YOUR GOAL: Please pick out each line in the records below that contains the word "piling" and copy those lines. Treat uppercase and lowercase letters as different.

--- Begin INPUT ---

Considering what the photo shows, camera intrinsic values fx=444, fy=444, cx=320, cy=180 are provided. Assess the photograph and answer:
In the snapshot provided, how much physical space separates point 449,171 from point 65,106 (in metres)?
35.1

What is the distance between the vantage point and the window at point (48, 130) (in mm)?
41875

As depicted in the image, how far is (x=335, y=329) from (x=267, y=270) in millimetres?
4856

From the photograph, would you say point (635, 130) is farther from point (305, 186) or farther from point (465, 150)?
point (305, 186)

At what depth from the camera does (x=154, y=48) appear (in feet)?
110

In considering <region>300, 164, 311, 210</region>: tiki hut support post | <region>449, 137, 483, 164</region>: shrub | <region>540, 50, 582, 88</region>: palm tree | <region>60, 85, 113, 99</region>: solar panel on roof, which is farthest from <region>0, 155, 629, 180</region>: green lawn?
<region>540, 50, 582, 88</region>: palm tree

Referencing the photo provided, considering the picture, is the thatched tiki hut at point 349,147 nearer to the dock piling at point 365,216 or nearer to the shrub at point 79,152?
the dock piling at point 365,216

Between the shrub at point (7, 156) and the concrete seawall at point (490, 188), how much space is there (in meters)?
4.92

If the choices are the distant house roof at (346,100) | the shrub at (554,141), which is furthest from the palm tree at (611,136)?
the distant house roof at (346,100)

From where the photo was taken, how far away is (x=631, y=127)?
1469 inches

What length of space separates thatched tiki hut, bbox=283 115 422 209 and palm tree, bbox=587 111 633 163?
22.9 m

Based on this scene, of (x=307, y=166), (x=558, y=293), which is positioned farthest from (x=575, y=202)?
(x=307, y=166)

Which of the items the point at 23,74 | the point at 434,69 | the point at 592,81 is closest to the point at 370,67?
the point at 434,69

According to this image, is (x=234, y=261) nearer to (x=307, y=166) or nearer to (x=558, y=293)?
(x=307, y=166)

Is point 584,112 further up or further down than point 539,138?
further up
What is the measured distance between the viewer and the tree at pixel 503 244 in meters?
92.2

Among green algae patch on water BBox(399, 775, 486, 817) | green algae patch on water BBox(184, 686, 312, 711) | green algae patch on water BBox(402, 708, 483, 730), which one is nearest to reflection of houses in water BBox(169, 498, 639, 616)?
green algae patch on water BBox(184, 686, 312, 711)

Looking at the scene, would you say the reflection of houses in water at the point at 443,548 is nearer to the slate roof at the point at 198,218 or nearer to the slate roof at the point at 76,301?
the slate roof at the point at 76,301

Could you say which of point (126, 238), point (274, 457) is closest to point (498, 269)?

--- End INPUT ---

CORRECT RESULT:
Referencing the photo provided, considering the picture, is the thatched tiki hut at point 349,147 nearer to the dock piling at point 365,216 or nearer to the shrub at point 79,152?
the dock piling at point 365,216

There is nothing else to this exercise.